Alexander Walker called it "a well directed Western" which was "deemed fatally "arty" by some of the Rank executives and had difficulty getting wide bookings even in the group's own cinema chains."

According to John Briley the film was "almost universally praised" but Rank "which owns the best West End cinemas, did not even put the film in a Rank cinema.
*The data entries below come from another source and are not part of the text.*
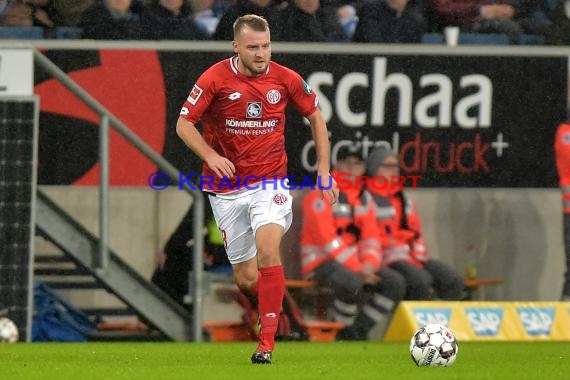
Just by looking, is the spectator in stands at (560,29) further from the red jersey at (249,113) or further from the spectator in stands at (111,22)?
the red jersey at (249,113)

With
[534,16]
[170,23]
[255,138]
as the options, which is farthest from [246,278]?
[534,16]

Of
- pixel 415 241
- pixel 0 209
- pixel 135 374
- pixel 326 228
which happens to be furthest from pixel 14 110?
pixel 135 374

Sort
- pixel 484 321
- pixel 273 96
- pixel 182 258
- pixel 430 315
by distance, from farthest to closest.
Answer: pixel 182 258
pixel 484 321
pixel 430 315
pixel 273 96

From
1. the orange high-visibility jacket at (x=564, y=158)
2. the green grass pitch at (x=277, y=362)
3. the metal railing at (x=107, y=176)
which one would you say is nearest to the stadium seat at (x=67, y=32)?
the metal railing at (x=107, y=176)

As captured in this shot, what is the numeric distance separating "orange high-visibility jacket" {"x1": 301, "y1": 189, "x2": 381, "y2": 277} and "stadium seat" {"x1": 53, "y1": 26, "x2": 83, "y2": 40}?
2.74 metres

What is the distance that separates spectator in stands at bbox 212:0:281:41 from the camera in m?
14.9

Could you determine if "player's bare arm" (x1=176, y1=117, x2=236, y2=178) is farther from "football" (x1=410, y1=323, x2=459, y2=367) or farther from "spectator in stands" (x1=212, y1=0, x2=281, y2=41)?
"spectator in stands" (x1=212, y1=0, x2=281, y2=41)

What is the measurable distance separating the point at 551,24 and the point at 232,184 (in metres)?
6.99

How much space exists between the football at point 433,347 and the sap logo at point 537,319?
533 centimetres

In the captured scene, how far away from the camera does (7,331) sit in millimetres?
12930

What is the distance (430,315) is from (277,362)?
14.8 feet

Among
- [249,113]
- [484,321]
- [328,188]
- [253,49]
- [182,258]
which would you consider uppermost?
[253,49]

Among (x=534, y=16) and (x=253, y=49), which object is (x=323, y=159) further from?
(x=534, y=16)

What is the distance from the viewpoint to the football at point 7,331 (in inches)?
509
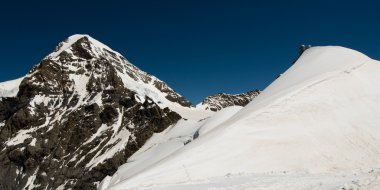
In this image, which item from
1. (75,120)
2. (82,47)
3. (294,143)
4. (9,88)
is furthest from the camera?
(82,47)

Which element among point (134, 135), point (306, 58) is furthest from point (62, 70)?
point (306, 58)

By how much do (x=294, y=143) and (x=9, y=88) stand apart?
171m

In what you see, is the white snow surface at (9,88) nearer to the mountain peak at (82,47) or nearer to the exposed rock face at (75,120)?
the exposed rock face at (75,120)

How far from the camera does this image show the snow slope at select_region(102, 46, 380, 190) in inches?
967

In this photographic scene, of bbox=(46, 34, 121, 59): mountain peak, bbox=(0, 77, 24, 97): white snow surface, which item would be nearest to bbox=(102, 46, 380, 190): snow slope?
bbox=(46, 34, 121, 59): mountain peak

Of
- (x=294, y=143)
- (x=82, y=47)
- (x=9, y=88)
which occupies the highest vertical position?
(x=82, y=47)

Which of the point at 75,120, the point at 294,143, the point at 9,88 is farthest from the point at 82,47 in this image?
the point at 294,143

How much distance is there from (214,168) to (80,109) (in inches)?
5009

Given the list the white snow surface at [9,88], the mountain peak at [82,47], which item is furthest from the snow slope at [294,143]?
the white snow surface at [9,88]

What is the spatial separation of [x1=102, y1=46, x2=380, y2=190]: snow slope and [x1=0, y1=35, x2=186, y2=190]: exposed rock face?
276 feet

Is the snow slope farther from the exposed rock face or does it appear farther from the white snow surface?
the white snow surface

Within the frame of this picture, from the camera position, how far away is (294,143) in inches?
1284

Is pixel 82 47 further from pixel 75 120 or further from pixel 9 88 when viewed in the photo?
pixel 75 120

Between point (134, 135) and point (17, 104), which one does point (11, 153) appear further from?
point (134, 135)
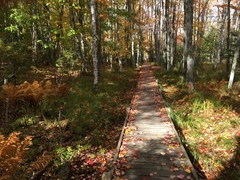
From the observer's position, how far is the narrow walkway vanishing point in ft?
14.9

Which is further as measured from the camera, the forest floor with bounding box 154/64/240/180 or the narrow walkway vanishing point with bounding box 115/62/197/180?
the forest floor with bounding box 154/64/240/180

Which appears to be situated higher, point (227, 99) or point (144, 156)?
point (227, 99)

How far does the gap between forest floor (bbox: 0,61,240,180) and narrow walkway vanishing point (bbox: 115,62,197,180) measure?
1.65 feet

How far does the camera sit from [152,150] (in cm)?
559

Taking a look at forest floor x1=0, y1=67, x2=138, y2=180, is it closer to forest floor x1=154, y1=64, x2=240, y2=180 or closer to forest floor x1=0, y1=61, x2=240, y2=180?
forest floor x1=0, y1=61, x2=240, y2=180

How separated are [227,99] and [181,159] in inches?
261

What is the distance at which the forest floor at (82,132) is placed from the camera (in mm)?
4742

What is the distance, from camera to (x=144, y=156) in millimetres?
5297

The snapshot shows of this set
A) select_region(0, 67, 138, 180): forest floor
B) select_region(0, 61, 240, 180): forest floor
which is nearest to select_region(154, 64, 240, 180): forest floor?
select_region(0, 61, 240, 180): forest floor

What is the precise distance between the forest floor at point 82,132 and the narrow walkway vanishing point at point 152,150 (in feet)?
1.65

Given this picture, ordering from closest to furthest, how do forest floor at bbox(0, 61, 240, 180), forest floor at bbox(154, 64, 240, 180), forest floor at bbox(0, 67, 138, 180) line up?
1. forest floor at bbox(0, 67, 138, 180)
2. forest floor at bbox(0, 61, 240, 180)
3. forest floor at bbox(154, 64, 240, 180)

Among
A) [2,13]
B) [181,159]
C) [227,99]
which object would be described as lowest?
[181,159]

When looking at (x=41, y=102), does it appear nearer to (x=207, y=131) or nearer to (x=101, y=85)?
(x=101, y=85)

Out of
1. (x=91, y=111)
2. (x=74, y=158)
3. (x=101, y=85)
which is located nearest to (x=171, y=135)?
(x=74, y=158)
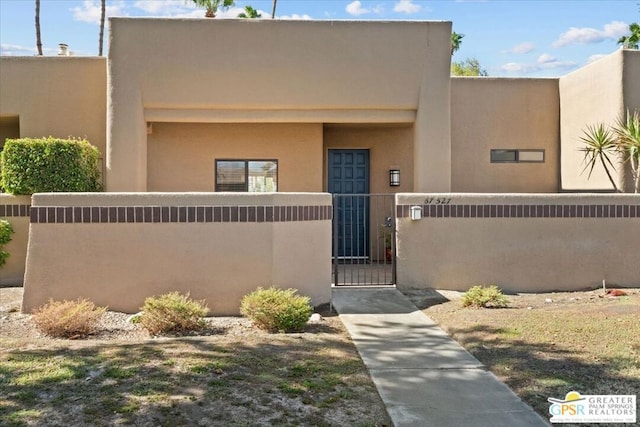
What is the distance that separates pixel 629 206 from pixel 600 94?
340 centimetres

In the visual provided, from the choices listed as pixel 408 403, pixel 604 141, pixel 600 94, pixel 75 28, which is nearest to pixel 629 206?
pixel 604 141

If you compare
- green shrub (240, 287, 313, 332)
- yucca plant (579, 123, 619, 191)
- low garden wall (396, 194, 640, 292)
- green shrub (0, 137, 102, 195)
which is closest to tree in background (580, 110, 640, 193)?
yucca plant (579, 123, 619, 191)

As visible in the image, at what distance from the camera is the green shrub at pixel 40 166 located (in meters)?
11.5

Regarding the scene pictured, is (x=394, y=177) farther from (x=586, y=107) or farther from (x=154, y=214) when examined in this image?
(x=154, y=214)

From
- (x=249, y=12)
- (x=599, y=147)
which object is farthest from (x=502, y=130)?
(x=249, y=12)

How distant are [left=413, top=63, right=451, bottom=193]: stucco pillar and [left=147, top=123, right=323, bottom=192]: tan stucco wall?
2.45m

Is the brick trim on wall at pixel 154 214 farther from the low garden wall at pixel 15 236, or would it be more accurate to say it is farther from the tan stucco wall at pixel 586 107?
the tan stucco wall at pixel 586 107

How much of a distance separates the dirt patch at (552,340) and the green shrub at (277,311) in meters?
2.15

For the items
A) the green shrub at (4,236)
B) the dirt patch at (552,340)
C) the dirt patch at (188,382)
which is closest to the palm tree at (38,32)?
the green shrub at (4,236)

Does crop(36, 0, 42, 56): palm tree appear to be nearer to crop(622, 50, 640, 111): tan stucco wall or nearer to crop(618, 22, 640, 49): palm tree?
crop(622, 50, 640, 111): tan stucco wall

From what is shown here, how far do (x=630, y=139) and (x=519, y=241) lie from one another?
12.0 ft

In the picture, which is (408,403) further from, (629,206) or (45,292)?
(629,206)

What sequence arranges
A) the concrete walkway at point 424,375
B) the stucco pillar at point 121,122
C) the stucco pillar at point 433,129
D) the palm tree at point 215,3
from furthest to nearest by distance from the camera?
the palm tree at point 215,3, the stucco pillar at point 433,129, the stucco pillar at point 121,122, the concrete walkway at point 424,375

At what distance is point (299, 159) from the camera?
14359 millimetres
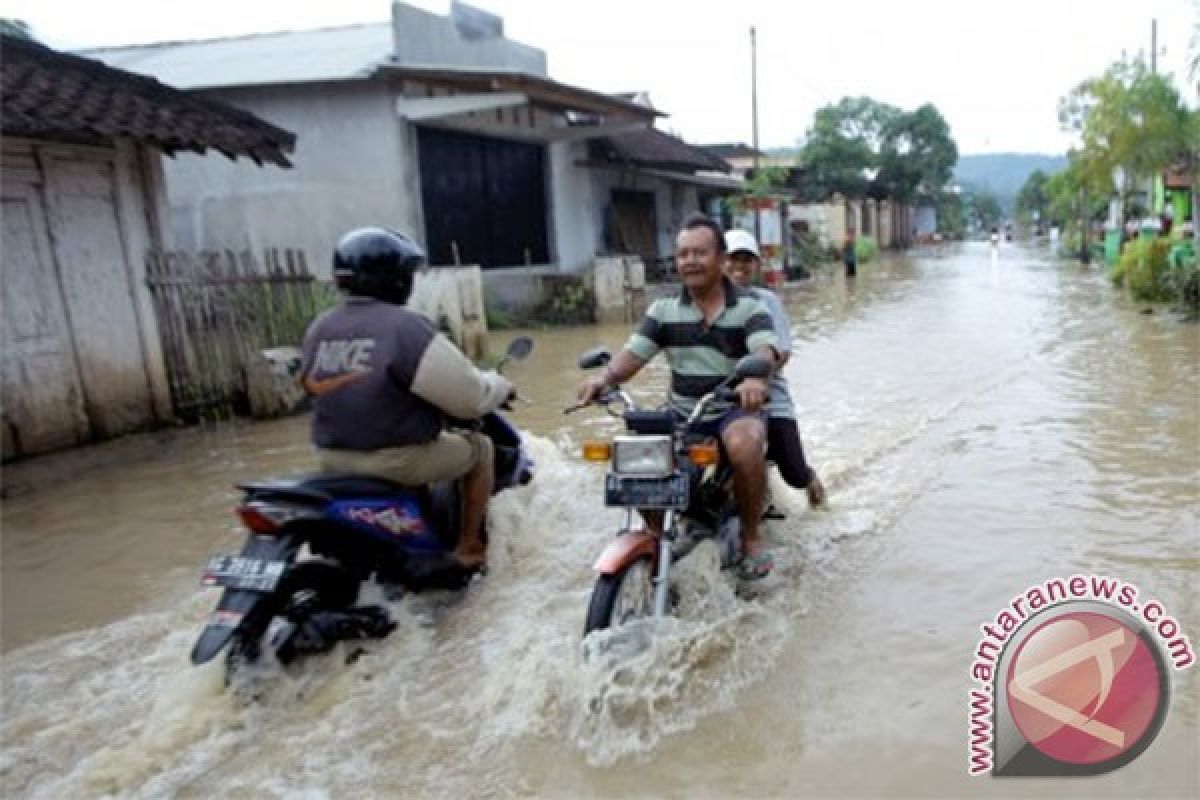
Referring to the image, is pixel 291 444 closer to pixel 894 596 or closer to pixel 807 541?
pixel 807 541

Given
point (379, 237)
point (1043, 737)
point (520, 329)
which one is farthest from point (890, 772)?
point (520, 329)

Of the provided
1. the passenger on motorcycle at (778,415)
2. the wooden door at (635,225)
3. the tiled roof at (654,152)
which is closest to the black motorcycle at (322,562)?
the passenger on motorcycle at (778,415)

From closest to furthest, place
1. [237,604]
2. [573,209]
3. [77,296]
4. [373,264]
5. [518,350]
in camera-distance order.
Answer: [237,604]
[373,264]
[518,350]
[77,296]
[573,209]

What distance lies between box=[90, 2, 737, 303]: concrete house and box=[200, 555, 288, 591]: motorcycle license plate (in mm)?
11521

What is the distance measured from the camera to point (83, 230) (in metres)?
8.23

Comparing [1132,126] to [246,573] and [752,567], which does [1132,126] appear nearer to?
[752,567]

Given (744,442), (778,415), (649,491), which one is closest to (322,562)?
(649,491)

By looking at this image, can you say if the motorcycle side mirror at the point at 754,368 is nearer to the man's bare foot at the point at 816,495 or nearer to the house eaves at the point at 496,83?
the man's bare foot at the point at 816,495

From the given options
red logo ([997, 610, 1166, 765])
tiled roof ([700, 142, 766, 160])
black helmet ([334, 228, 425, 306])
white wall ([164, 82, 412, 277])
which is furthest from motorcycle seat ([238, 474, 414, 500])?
tiled roof ([700, 142, 766, 160])

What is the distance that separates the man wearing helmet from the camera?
12.6 ft

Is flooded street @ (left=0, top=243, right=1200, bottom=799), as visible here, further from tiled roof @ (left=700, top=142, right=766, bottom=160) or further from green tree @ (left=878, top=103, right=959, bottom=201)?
green tree @ (left=878, top=103, right=959, bottom=201)

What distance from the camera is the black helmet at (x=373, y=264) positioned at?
156 inches

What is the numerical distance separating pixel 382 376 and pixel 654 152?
1936 cm

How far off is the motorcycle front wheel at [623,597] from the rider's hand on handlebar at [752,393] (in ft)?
2.35
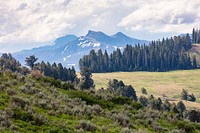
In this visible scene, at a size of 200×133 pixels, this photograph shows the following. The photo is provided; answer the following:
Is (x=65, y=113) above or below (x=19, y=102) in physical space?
below

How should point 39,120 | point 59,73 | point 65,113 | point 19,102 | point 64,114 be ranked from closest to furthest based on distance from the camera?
point 39,120 → point 19,102 → point 64,114 → point 65,113 → point 59,73

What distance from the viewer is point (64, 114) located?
1934 centimetres

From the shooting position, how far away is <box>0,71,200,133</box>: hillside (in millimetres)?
15922

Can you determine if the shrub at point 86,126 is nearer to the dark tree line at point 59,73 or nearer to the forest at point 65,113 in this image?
the forest at point 65,113

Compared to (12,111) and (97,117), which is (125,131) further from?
(12,111)

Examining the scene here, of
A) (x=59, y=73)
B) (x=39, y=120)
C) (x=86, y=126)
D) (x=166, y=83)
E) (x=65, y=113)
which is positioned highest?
(x=59, y=73)

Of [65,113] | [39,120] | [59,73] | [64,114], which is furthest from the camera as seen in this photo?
[59,73]

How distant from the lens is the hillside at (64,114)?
15.9 meters

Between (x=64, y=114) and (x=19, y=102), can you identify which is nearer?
(x=19, y=102)

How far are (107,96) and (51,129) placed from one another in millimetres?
15680

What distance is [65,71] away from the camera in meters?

Instead it was placed in a side-street cinema that has almost exclusively shown continental sex film." Briley claims "when the reviews came out" for Eagle's Wing "a large advertising campaign was undertaken" but "the film stayed in the sex house while other Rank West End cinemas showed re-runs of Disney films." Briley accused the Rank's lack of enthusiasm for the film was due to their disbelief in British talent and a reluctance to become involved in film production again ("there has always been at Rank a lively death wish for the whole awkward business. It is so much easier selling Xerox machines and building hotels").

"We are sympathetic with the cinema owners on this one," wrote Filmink.

In February 1980 the Rank Organisation reported the losses on Eagle's Wing, The Lady Vanishes and The Riddle of the Sands would be £2-3 million, contributing to an overall loss to Rank that year of £1.5 million.

It was one of the last movies financed by the Rank Organisation.